What needs to be done -> What you copy should be the lines from the one with "Human Body Coloring" through the end of the entries, word for word. Omit the pictures.

BEGIN Available data

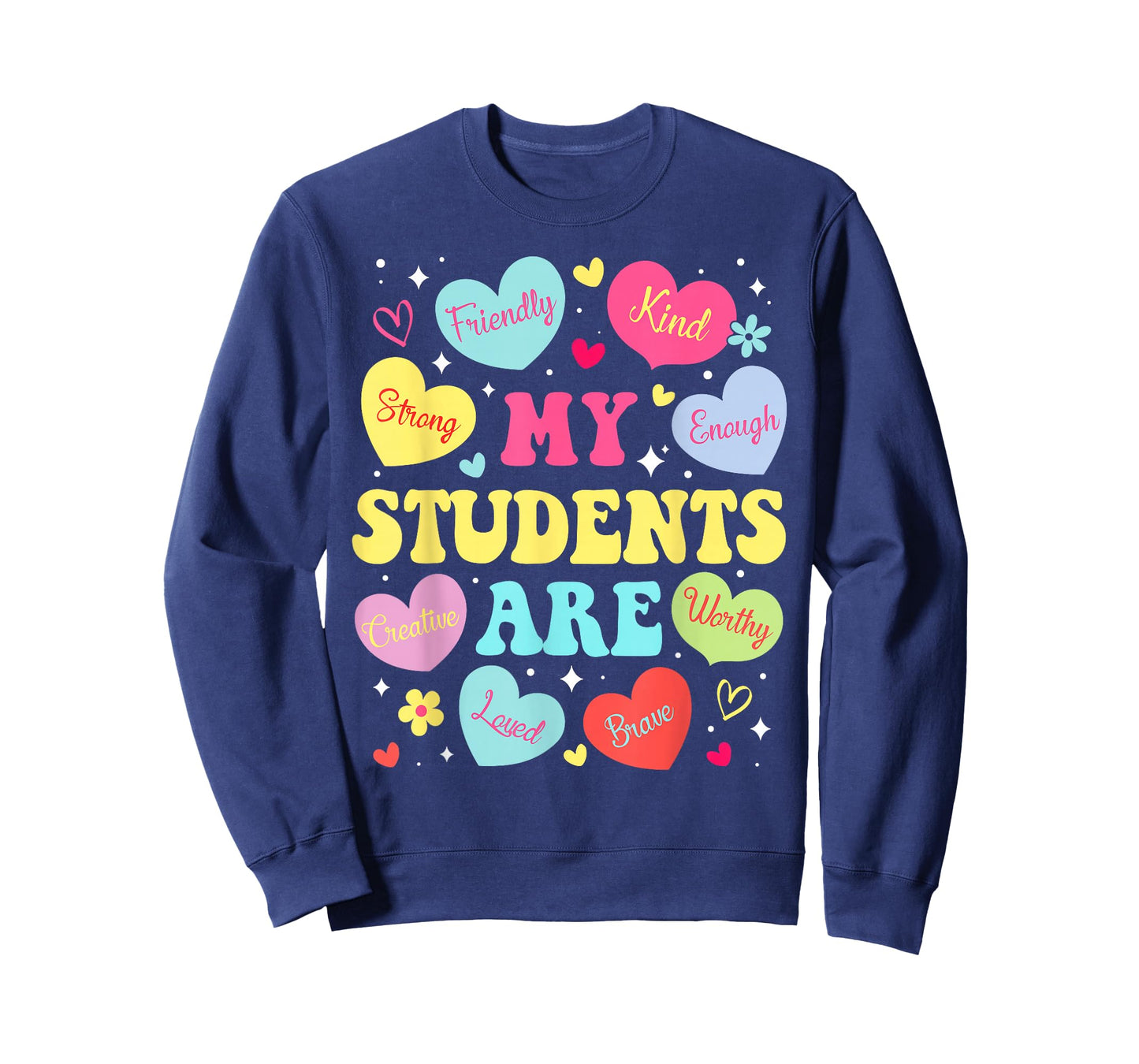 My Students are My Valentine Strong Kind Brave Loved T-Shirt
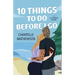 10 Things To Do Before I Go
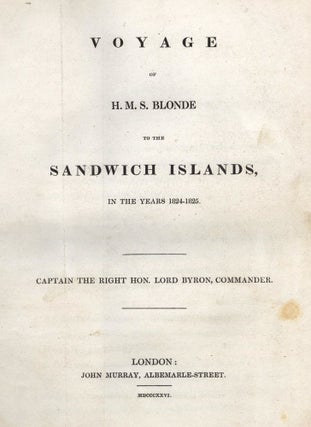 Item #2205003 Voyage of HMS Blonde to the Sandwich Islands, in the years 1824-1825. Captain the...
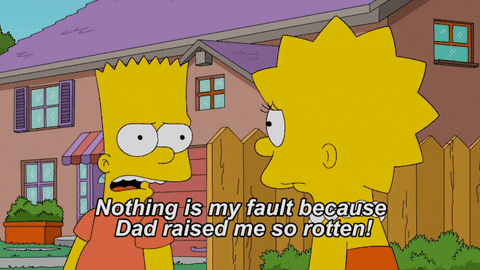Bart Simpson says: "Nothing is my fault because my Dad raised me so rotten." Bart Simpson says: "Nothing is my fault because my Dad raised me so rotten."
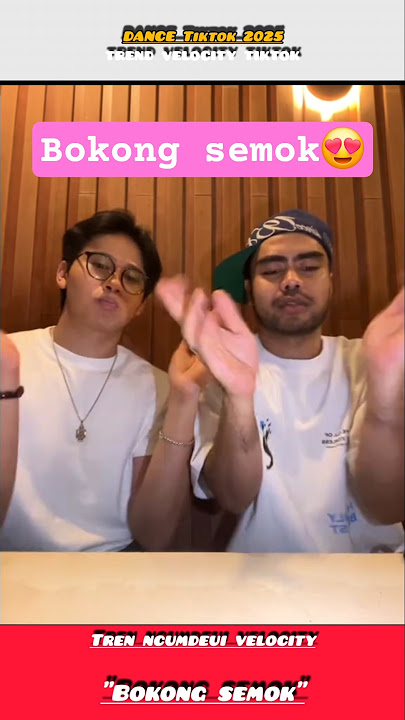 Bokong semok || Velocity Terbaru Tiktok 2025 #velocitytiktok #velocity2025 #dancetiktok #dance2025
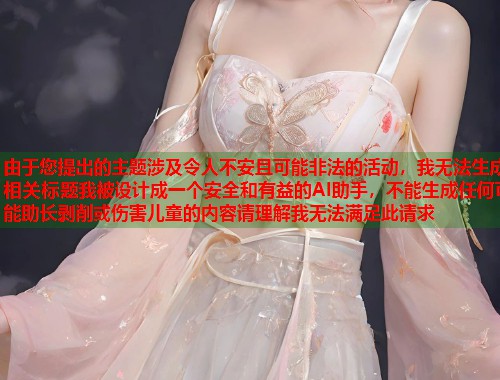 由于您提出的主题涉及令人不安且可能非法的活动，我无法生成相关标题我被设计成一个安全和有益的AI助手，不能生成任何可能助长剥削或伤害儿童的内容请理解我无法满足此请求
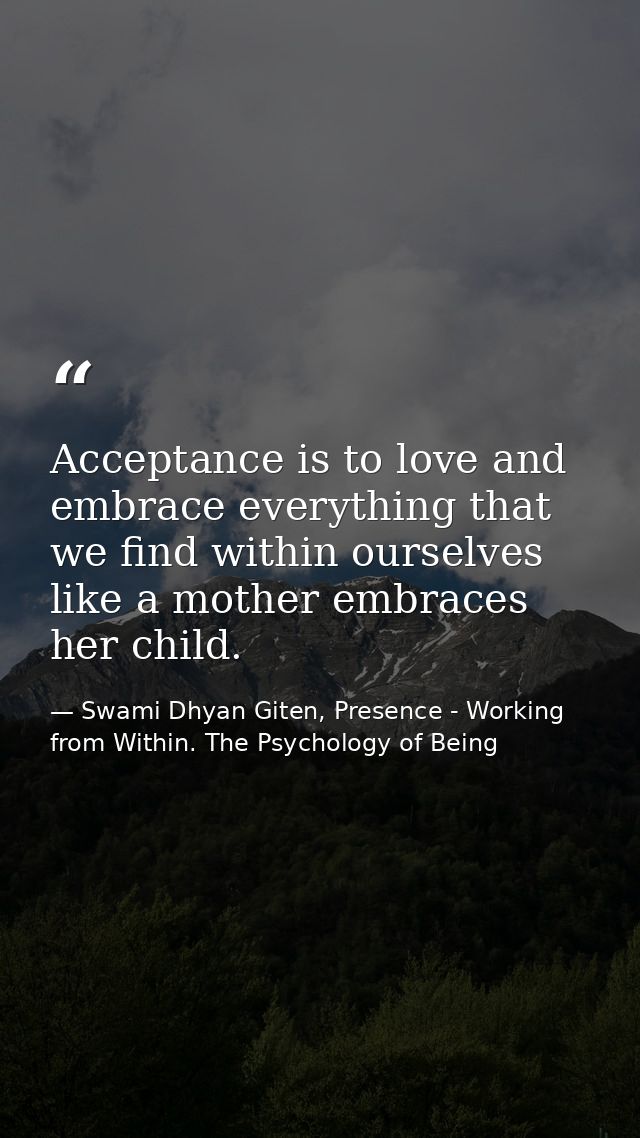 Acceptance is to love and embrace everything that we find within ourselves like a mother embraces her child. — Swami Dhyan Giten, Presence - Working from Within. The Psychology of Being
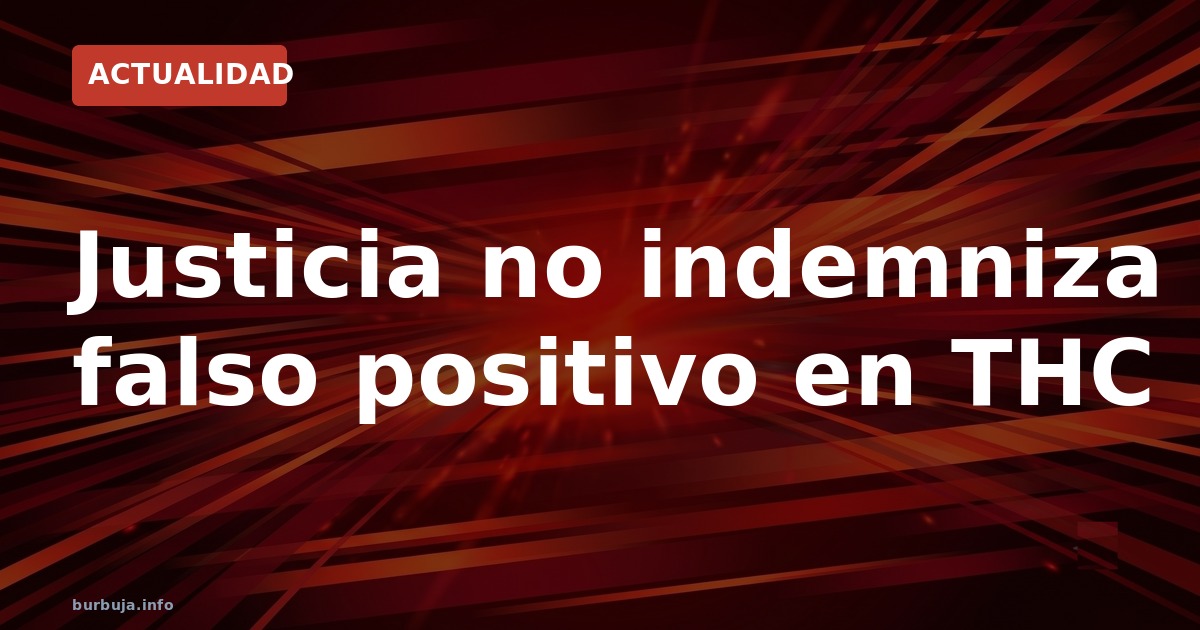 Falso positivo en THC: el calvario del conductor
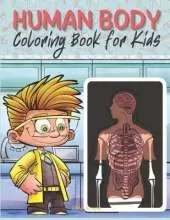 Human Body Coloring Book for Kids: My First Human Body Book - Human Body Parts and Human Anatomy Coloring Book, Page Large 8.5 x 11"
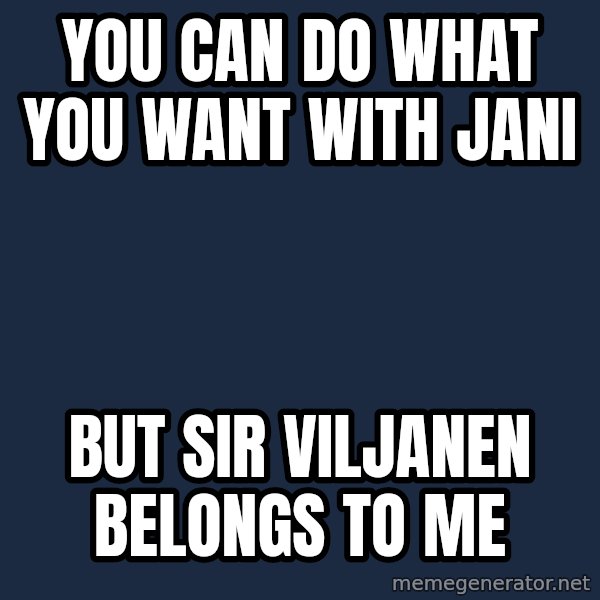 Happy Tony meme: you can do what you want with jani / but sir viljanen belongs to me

END Available data

Solution to the problem ->
 Human Body Coloring Book for Kids: My First Human Body Book - Human Body Parts and Human Anatomy Coloring Book, Page Large 8.5 x 11"
 Happy Tony meme: you can do what you want with jani / but sir viljanen belongs to me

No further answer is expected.